== Goal ==
Locate every line in the listing below that contains the word "closest", and copy each such line in full.

== Material provided ==
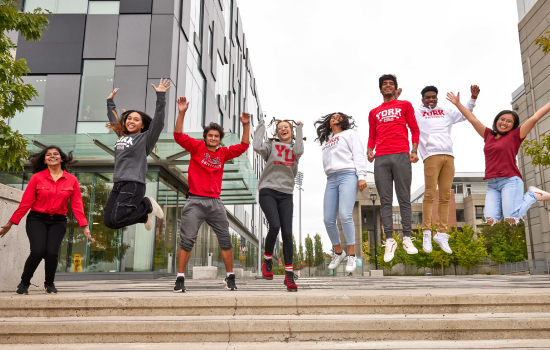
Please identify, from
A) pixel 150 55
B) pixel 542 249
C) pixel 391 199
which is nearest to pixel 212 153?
pixel 391 199

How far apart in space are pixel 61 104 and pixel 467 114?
1676cm

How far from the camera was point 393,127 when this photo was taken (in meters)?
6.21

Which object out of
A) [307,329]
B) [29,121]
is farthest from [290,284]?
[29,121]

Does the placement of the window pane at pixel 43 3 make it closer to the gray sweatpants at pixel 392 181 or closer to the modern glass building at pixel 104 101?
the modern glass building at pixel 104 101

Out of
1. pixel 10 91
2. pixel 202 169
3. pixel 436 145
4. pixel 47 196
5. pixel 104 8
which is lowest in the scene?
pixel 47 196

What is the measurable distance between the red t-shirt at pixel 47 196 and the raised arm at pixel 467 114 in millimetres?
5555

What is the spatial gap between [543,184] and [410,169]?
25.0 meters

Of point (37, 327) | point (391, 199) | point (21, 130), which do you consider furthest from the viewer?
point (21, 130)

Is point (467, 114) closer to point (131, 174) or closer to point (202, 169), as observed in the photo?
point (202, 169)

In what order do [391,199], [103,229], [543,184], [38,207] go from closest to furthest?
[38,207] < [391,199] < [103,229] < [543,184]

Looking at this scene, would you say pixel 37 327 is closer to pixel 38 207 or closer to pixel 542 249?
pixel 38 207

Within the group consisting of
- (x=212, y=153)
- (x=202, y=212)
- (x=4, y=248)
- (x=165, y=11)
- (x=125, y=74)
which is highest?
(x=165, y=11)

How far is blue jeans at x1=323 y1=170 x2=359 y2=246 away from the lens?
628cm

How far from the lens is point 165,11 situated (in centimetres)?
1856
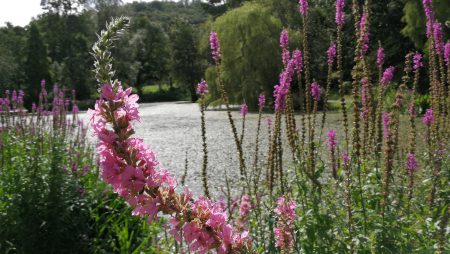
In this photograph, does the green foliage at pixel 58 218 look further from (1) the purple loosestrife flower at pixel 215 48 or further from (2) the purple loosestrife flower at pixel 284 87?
(1) the purple loosestrife flower at pixel 215 48

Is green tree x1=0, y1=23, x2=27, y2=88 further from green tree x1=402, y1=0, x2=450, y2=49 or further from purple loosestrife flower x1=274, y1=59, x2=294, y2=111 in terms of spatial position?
purple loosestrife flower x1=274, y1=59, x2=294, y2=111

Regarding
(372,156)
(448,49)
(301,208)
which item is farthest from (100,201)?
(448,49)

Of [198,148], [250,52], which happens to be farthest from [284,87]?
[250,52]

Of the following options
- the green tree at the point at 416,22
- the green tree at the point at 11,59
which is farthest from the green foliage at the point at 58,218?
the green tree at the point at 11,59

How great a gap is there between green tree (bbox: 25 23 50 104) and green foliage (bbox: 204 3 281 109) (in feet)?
75.4

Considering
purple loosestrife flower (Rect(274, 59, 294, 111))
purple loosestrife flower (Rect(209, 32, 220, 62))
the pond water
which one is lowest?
the pond water

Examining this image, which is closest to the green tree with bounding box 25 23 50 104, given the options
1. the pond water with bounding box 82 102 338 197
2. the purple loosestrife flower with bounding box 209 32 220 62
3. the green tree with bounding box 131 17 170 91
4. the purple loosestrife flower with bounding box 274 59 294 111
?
the green tree with bounding box 131 17 170 91

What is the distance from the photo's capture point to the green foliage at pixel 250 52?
21547mm

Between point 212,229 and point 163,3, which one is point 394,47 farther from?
point 163,3

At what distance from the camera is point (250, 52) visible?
2169 centimetres

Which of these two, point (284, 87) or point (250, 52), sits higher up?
point (250, 52)

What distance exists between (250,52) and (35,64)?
999 inches

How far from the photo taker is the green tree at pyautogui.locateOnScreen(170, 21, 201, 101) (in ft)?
140

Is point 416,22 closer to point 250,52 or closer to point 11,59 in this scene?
point 250,52
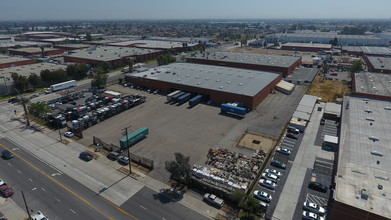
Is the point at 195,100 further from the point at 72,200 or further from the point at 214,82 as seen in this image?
the point at 72,200

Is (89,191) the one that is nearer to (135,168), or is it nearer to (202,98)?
(135,168)

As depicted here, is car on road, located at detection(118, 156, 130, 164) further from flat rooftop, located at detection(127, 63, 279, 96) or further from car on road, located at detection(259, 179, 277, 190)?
flat rooftop, located at detection(127, 63, 279, 96)

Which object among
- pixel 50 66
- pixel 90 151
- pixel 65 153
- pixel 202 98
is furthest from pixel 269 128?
pixel 50 66

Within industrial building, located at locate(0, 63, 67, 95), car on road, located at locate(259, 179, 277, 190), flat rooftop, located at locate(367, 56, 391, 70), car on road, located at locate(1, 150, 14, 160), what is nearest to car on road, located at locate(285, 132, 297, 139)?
car on road, located at locate(259, 179, 277, 190)

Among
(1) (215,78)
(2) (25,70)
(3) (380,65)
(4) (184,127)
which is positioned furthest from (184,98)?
(3) (380,65)

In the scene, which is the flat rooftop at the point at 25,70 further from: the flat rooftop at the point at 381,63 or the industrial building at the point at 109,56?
the flat rooftop at the point at 381,63

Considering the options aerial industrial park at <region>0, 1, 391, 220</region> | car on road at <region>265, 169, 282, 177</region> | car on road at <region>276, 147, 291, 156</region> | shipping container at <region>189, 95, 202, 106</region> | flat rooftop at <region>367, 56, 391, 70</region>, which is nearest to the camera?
aerial industrial park at <region>0, 1, 391, 220</region>
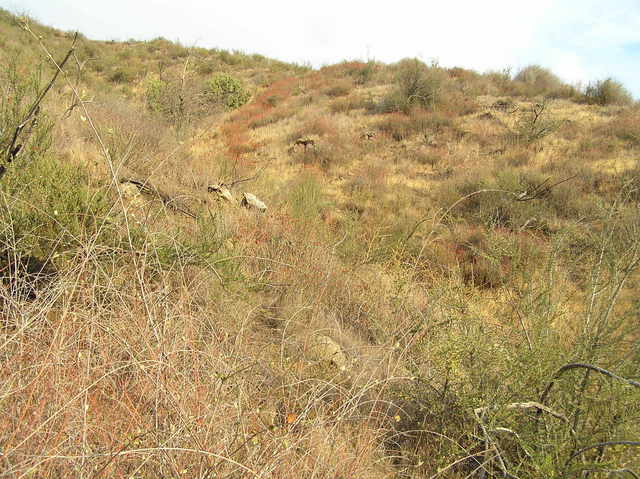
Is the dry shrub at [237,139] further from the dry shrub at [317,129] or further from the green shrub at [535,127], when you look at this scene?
the green shrub at [535,127]

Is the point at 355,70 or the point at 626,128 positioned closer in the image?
the point at 626,128

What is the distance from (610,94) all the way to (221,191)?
509 inches

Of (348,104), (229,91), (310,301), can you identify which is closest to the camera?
(310,301)

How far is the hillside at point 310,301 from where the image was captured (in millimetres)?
1541

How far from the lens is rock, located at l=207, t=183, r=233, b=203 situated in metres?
5.21

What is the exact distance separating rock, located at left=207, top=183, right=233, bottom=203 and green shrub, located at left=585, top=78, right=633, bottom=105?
1249 centimetres

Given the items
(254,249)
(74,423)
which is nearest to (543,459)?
(74,423)

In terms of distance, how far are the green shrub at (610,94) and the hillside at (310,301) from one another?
1413 mm

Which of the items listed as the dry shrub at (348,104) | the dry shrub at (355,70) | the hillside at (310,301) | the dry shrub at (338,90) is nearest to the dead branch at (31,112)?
the hillside at (310,301)

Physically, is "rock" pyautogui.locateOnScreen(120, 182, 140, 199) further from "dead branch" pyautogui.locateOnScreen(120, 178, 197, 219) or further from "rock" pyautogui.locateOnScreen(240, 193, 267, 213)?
"rock" pyautogui.locateOnScreen(240, 193, 267, 213)

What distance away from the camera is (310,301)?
10.7 feet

== Answer for this exercise ==
In what order do [391,199], [103,229], [543,184], [38,207] go from closest to furthest?
Examining this image, which is closest to the green tree with bounding box 25 23 50 104, given the options
Of (348,104), (229,91), (310,301), can you identify which is closest to the camera?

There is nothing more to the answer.